## PROBLEM DESCRIPTION
Pick up the passage on decision-based production theory after its last sentence and write the next part.

As it is restricted to a particularly defined decision field, which is characterized by the specific technology of the transformation process under consideration, such a production system is a special case of a decision making unit. DMUs are generally studied in decision theory (and specifically in DEA). Therefore, the principal approach to generalizing traditional production theories, called decision-based production theory, is simply determined as an application of general decision theory to production systems as DMUs (see Dyckhoff 1992, pp. 38, for its origin and early motivation).

Thus, the analysis of production and of its performance is systematically embedded into decision theory, just as it is already the case for most other sub-disciplines of business economics and management science—such as finance, marketing and management accounting (Dyckhoff 2003). This allows production theory not only to become compatible with the theories of these other sub-disciplines, but also to unlock all of the knowledge and know-how of both descriptive and prescriptive decision theory, including MCDM and MAUT. It provides a sound theoretical foundation for constructing operations management models as well as for analyzing the efficiency and rationality of production processes. Production models, which are constructed in this way, are characterized as follows:

• Basically, they can be categorized into descriptive and empirical models (e.g. in DEA) or prescriptive and normative ones (e.g. in MOLP). When designing such models, the general principles and methods of decision analysis may be helpful.

• The fundamental assumption of prescriptive decision theory is that a complex decision problem can be solved more effectively by decomposing it into five basic components: (1) the possible decision alternatives of the DMU, here representing production activities; (2) the potential uncertainties; (3) the consequences of the activities and the uncertainties; (4) the relevant objectives; and (5) the respective preferences of the decision-maker or of an evaluator in the case of an external performance measurement (e.g. by a stakeholder). Thus, production models can be structured along these five basic components. At least, they comprise a set of feasible production activities with associated preference relations.

• Such production models describe the transformation process and its corresponding activities only insofar as is necessary for the pending decision or performance evaluation to be made. In particular, the decision-oriented view guides the model designer in defining and selecting the relevant inputs and outputs.³

This selection depends on the specific purpose of the model as well as on the particular view of the model designer. Therefore, production models are never able to show the whole picture of real production processes, and corresponding performance analyses of production systems measure at most those aspects which are relevant for the values determined by the decision maker, evaluator or model designer. Thus, in general, many more performance criteria are relevant for sustainability performance measurements than for purely economically motivated analyses. It should be clear that results of performance analyses depend on the evaluation criteria that are chosen as relevant.

## SUPPLIED INFORMATION
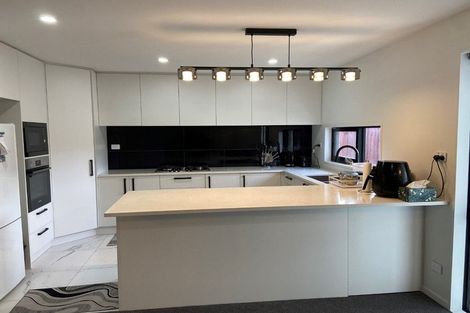 Photo of property in 6 Crosado Place, Rolleston, 7614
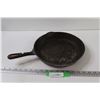 Image 1 : Cast Iron Frying Pan - 11" Diameter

## RESPONSE BOX
2.3 Previous applications and similar approaches

The last point addresses one of the major open questions in DEA (cf. Cook et al. 2014) which have already been dealt with in the existing literature by applying the concept of a decision-based production theory or by using similar approaches:

• Based on MCDM and vector maximum theory, Dyckhoff and Allen (2001) developed a systematic approach for deriving (ecologically) generalized DEA models. Starting from well-known assumptions of DEA and activity analysis, they differentiate four specific kinds of partial preference relations with respect to the input–output vectors of the production activities: (a) the ‘classical’ case where all inputs and outputs are goods; (b) the ‘standard’ case of environmental economics with goods and bads as outputs as well as inputs; (c) the ‘CML’ case with ecological categories as objectives, e.g. global warming, which are measured by (linear) impact functions of the inputs and outputs; and (d) the general ‘linear’ case of multiple value functions.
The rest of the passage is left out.